El astro futbolístico, que pasó ocho años viviendo en el barrio de Lamadrid y Avenida La Plata, destacó la urbanización y dijo que " la gente se merece un lugar digno para vivir"
La historia
El Kun viene de una familia muy modesta que migró desde Tucumán hacia el conurbano. La modesta barriada quilmeña fue la cuna del futbolista de los 3 a los 11 años. Allí llegaron Leonel Del Castillo y Adriana Agüero después de su éxodo por todo el Conurbano. Cuando nació Sergio, en el hospital Piñero de Flores, la familia vivía en González Catán. Enseguida se mudaron a Florencio Varela. En 1991, cuando el Sergio tenía tres años de edad, los Agüero-Del Castillo, se mudaron a una pequeña y sencilla casa ubicada en el frente de la Villa Los Eucaliptos, justo en el límite entre Quilmes Este y Bernal Este. El asentamiento precario, de reducidas dimensiones en relación a otras villas del Gran Buenos Aires, tenía tres potreros bien definidos en los que sus habitantes -tanto los más chicos como los grandes- pasaban largas horas del día jugando al fútbol. En ellos fue donde Sergio comenzó a demostrar una especial habilidad con el balón que se confirmó con creces con el correr de los años. Bajo la atenta mirada de sus padres, empezó a participar en los equipos infantiles de distintos clubes de la zona sur.
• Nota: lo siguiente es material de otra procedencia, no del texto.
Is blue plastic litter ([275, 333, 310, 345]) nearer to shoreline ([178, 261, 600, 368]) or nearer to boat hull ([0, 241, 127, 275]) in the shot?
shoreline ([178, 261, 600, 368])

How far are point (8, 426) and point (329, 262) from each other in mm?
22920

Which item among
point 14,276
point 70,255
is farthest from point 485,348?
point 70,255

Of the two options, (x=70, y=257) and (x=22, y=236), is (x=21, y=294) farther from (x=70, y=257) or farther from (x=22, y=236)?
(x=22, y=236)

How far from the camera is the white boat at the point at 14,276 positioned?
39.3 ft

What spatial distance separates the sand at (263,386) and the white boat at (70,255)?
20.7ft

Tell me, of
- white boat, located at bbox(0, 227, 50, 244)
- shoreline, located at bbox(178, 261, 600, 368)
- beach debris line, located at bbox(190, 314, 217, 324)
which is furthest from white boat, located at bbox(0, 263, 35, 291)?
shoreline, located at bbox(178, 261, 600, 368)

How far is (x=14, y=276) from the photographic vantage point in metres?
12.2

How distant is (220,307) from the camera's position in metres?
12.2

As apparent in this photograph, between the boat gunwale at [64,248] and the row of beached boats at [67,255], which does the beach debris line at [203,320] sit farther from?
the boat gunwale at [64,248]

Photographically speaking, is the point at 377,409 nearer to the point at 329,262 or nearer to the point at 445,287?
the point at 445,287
Descolló tanto en baby fútbol como en "canchas de tierra", como le decían, con las categorías 88 y 87 de Loma Alegre, 1 de Mayo, 20 de Junio, Pellerano Rojo, Bristol y Los Primos, en ese gigantesco semillero en el que se transforma el Gran Buenos Aires y la Capital Federal los fines de semana donde miles de chicos compiten en disputados torneos anuales. En esos campos el Kun cimentó una fama de potente y habilidoso delantero que hizo posar sobre él la mirada de los especialistas que le auguraron un futuro de venturoso de Primera División, que luego se concretó a partir de su paso por el Club Atlético Independiente y una exitosa carrera en España, Inglaterra y la selección nacional.